EXTRACTED INFORMATION:
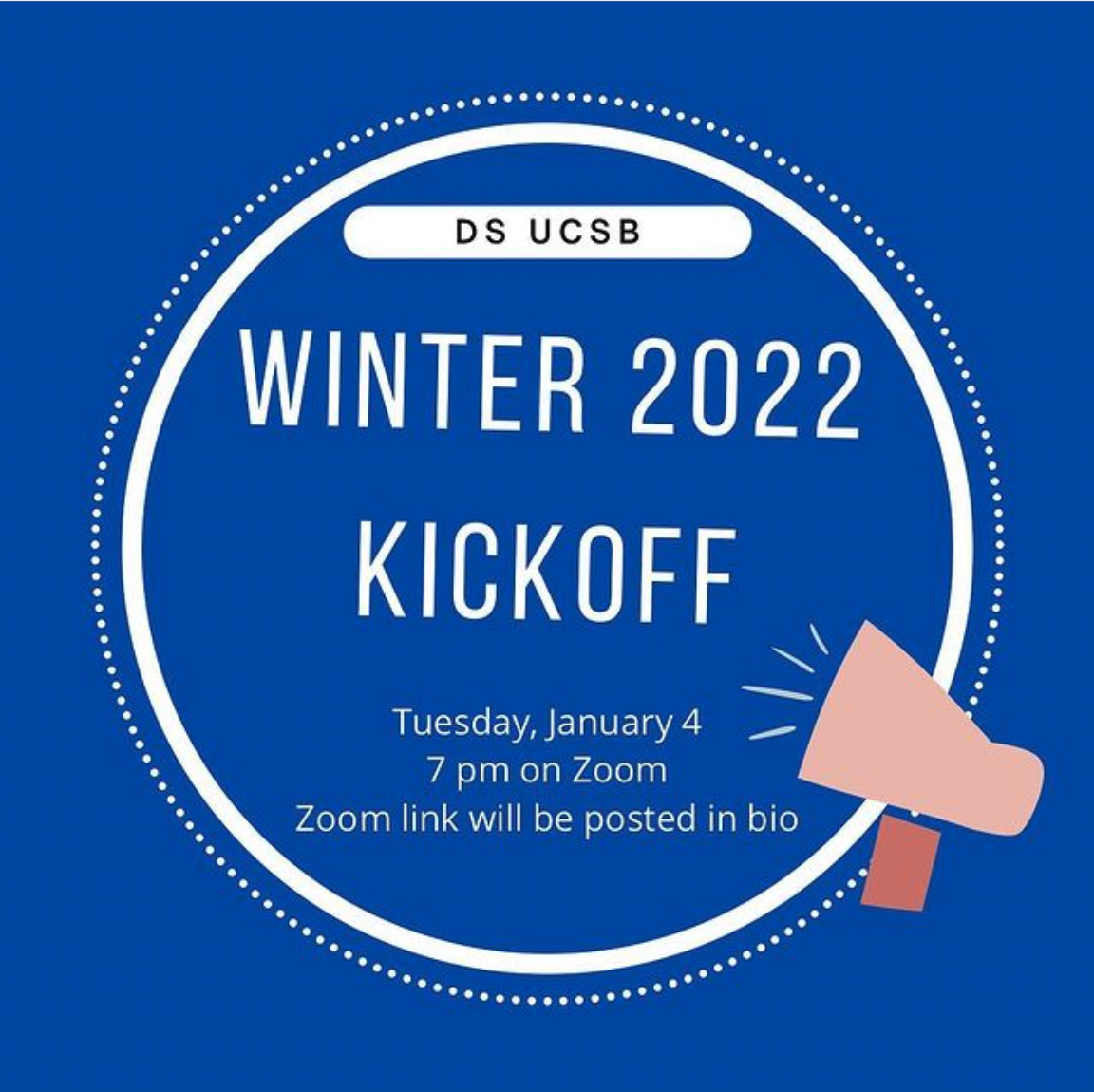 DS UCSB

WINTER 2022 KICKOFF

Tuesday, January 4
7 pm on Zoom
Zoom link will be posted in bio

WHAT TO PRODUCE: Return all of the material exactly, without pictures.

EXERCISE SOLUTION:
 DS UCSB

WINTER 2022 KICKOFF

Tuesday, January 4
7 pm on Zoom
Zoom link will be posted in bio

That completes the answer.